▶ [Objective]:
Could you render the listing below as a JSON list of strings, with one string per line, blank lines omitted and the pictures left out?

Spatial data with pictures
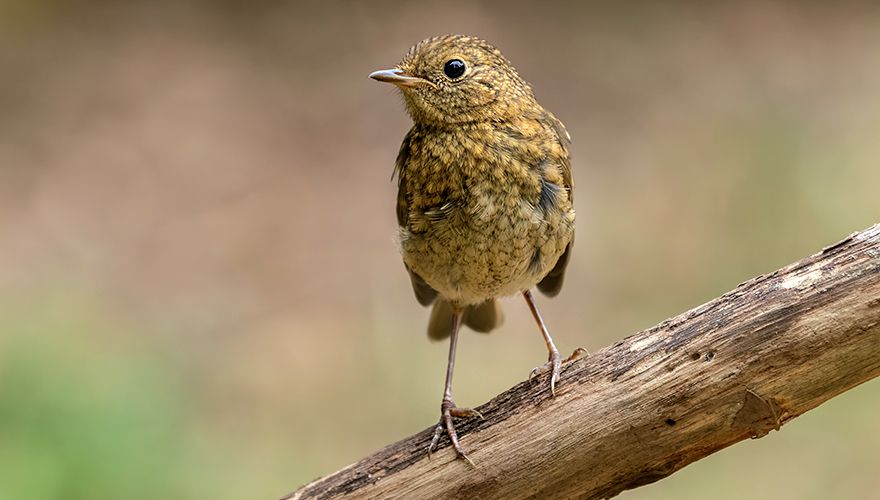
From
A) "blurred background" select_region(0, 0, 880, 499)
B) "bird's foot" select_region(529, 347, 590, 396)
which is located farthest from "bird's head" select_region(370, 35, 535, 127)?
"blurred background" select_region(0, 0, 880, 499)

▶ [The solution]:
[
  "From",
  "A) \"blurred background\" select_region(0, 0, 880, 499)",
  "B) \"bird's foot\" select_region(529, 347, 590, 396)",
  "which is located farthest from \"bird's head\" select_region(370, 35, 535, 127)?",
  "\"blurred background\" select_region(0, 0, 880, 499)"
]